■ TEXT:
»»

Here is a rudimentary search UI in the course authoring MFE searching courseware using this Meilisearch index:

This shows the resulting index in the UI built in to Meilisearch:

And here is an example search result with typo tolerance:

Testing instructions

Install tutor-contrib-meilisearch onto a Tutor Nightly Devstack.
Run tutor dev run cms bash and ./manage.py cms reindex_libraries
View the resulting index at http://meilisearch.local.edly.io:7700/ (see tutor-contrib-meilisearch README for how to get the API key to log in)
Or set up this PR in the course authoring MFE and follow it's instructions to see the basic search UI in the MFE.

Faceted Search Results (backend)

You can see faceted search using tags using the frontend demo. But you can also see the data on the backend if you want: From the CMS django shell (./manage.py cms shell), run this code to see an example faceted search:

from django.conf import settings
import meilisearch
client = meilisearch.Client(settings.MEILISEARCH_URL, settings.MEILISEARCH_API_KEY)
index_name = settings.MEILISEARCH_INDEX_PREFIX + "studio_content"

client.index(index_name).search("hyperspace", {"facets": ["block_type", "tags"]})

result:

 'facetDistribution': {'block_type': {'html': 2,
   'problem': 2,
   'vertical': 1,
   'video': 1},
  'tags': {},
  'tags.taxonomy': {'ESDC Skills and Competencies': 1, 'Lightcast Open Skills Taxonomy': 3}
  'tags.level0': {'ESDC Skills and Competencies > Knowledge': 1,
   'Lightcast Open Skills Taxonomy > Administration': 2,
   'Lightcast Open Skills Taxonomy > Engineering': 1},
  'tags.level1': {'ESDC Skills and Competencies > Knowledge > Physical Sciences Sub-Category': 1,
   'Lightcast Open Skills Taxonomy > Administration > Administrative Support': 1,
   'Lightcast Open Skills Taxonomy > Administration > Dictation': 1,
   'Lightcast Open Skills Taxonomy > Administration > Document Management': 1,
   'Lightcast Open Skills Taxonomy > Engineering > Aerospace Engineering Subcategory': 1},
  'tags.level2': {'ESDC Skills and Competencies > Knowledge > Physical Sciences Sub-Category > Physical Sciences': 1,
   'Lightcast Open Skills Taxonomy > Administration > Administrative Support > Administrative Functions': 1,
   'Lightcast Open Skills Taxonomy > Administration > Dictation > Transcribing': 1,
   'Lightcast Open Skills Taxonomy > Engineering > Aerospace Engineering Subcategory > Aerospace Engineering': 1,
   'Lightcast Open Skills Taxonomy > Engineering > Aerospace Engineering Subcategory > Space Exploration': 1,
   'Lightcast Open Skills Taxonomy > Engineering > Aerospace Engineering Subcategory > Space Flight': 1,
   'Lightcast Open Skills Taxonomy > Engineering > Aerospace Engineering Subcategory > Spacecraft Propulsion': 1},
  'tags.level3': {},
},

Not Implemented / TODO

Add the course/library name to the index
Add the hierarchy to each block - the breadcrumbs of what course/section/subsection/unit it's in
Add tests
Add ADR
Restrict the search results based on what permissions the user has. Most of the code to do this is already in there; already the frontend is using a user-specific API key that is setup with restrictions on what it can search. We just need to populate those restrictions with a list of orgs/courses/libraries they can see.

««

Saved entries
»»

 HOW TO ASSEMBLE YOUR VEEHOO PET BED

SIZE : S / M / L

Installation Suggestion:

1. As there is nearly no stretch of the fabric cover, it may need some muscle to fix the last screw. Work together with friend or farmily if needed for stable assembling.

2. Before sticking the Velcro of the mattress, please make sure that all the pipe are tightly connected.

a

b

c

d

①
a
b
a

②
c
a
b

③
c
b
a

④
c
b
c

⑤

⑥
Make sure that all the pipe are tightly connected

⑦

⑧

««

■ WORK TO COMPLETE:
1) List every block type shown under "block_type" in the result of the faceted search in the Meilisearch text.
2) Set down, word for word, the part of the Meilisearch text that opens with the words containing "And here is" and closes with "Search Results (backend)".

■ COMPLETED EXERCISE:
1) html, problem, vertical, video

2)
And here is an example search result with typo tolerance:

Testing instructions

Install tutor-contrib-meilisearch onto a Tutor Nightly Devstack.
Run tutor dev run cms bash and ./manage.py cms reindex_libraries
View the resulting index at http://meilisearch.local.edly.io:7700/ (see tutor-contrib-meilisearch README for how to get the API key to log in)
Or set up this PR in the course authoring MFE and follow it's instructions to see the basic search UI in the MFE.

Faceted Search Results (backend)